#### Import and install the required libraries

In [None]:
pip install wordcloud

In [None]:
import pandas as pd
import numpy as np
import seaborn as sns
import matplotlib.ticker as mtick
import matplotlib as mpl
import matplotlib.pyplot as plt
import warnings

In [None]:
from wordcloud import WordCloud, STOPWORDS 

In [None]:
sns.set()
plt.rcParams['figure.figsize'] = [10, 5]
plt.rcParams['lines.markeredgewidth'] = 1
warnings.filterwarnings("ignore", category=FutureWarning) 
%matplotlib inline

In [None]:
df_aba_sent = pd.read_csv('df_aba_sent.csv')
df_root_sent = pd.read_csv("df_root_sent.csv")
df_aba_sent.drop(['Unnamed: 0'], axis=1, inplace=True)
df_root_sent.drop(['Unnamed: 0'], axis=1, inplace=True)

#### Initialize dataframes from csv files created in the previous notebook

In [None]:
df_aba_sent.loc[df_aba_sent['our_sent']=='minor_positive_change', 'our_sent']='Positive change'
df_aba_sent.loc[df_aba_sent['our_sent']=='minor_negative_change', 'our_sent']='Negative change'
df_aba_sent.loc[df_aba_sent['our_sent']=='positive_change', 'our_sent']='Positive change'
df_aba_sent.loc[df_aba_sent['our_sent']=='negative_change', 'our_sent']='Negative change'
df_aba_sent.loc[df_aba_sent['our_sent']=='no_change', 'our_sent']='No change'

#### Airlines and their Twitter user ids

In [None]:
airlines = {
    'KLM':56377143, 
    'AirFrance': 106062176, 
    'British_Airways': 18332190, 
    'AmericanAir': 22536055, 
    'Lufthansa': 124476322, 
    'AirBerlin': 26223583, 
    'AirBerlinAssist': 2182373406, 
    'easyJet': 38676903, 
    'RyanAir': 1542862735, 
    'SingaporeAir': 253340062, 
    'Qantas': 218730857, 
    'EtihadAirways': 45621423, 
    'VirginAtlantic': 20626359
}

#### Root conversations visualizations and analysis
#### KLM

In [None]:
klm_root_tweets = df_root_sent[(df_root_sent["user_id_str"] == 56377143) & (df_root_sent["root_level"] == 1)]
list_tid_klm_root = klm_root_tweets["id_str"]

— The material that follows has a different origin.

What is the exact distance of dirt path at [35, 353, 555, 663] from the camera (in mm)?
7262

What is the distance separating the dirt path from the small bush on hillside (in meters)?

df_replies_to_klm = df_root_sent[(df_root_sent["root_id"].isin(list_tid_klm_root)) & (df_root_sent["root_level"] == 2)]

average_nr_of_replies_to_klm = len(df_replies_to_klm) / len(klm_root_tweets)
negative_nr_of_replies_klm = len(df_replies_to_klm[df_replies_to_klm["our_sent"] == "negative"])
positive_nr_of_replies_klm = len(df_replies_to_klm[df_replies_to_klm["our_sent"] == "positive"])
neutral_nr_of_replies_klm = len(df_replies_to_klm[df_replies_to_klm["our_sent"] == "neutral"])

total_volume_klm = (len(klm_root_tweets), int(round(average_nr_of_replies_to_klm, 0)))
response_time_klm = list()
for index, row in klm_root_tweets.iterrows():
    time_root = row["timestamp_ms"]
    tid = row["id_str"]
    response_time_klm.append(((df_replies_to_klm[df_replies_to_klm["root_id"] == tid]["timestamp_ms"] - time_root) / 3600000).mean())

df_response_time_klm = pd.DataFrame(response_time_klm)
df_response_time_klm = df_response_time_klm[(df_response_time_klm[0] < 168.629028)]

#### British Airways

In [None]:
brit_root_tweets = df_root_sent[(df_root_sent["user_id_str"] == 18332190) & (df_root_sent["root_level"] == 1)]
list_tid_brit_root = brit_root_tweets["id_str"]

df_replies_to_brit = df_root_sent[(df_root_sent["root_id"].isin(list_tid_brit_root)) & (df_root_sent["root_level"] == 2)]

average_nr_of_replies_to_brit = len(df_replies_to_brit) / len(brit_root_tweets)
negative_nr_of_replies_brit = len(df_replies_to_brit[df_replies_to_brit["our_sent"] == "negative"])
positive_nr_of_replies_brit = len(df_replies_to_brit[df_replies_to_brit["our_sent"] == "positive"])
neutral_nr_of_replies_brit = len(df_replies_to_brit[df_replies_to_brit["our_sent"] == "neutral"])

response_time_brit = list()
for index, row in brit_root_tweets.iterrows():
    time_root = row["timestamp_ms"]
    tid = row["id_str"]
    response_time_brit.append(((df_replies_to_brit[df_replies_to_brit["root_id"] == tid]["timestamp_ms"] - time_root) / 3600000).mean())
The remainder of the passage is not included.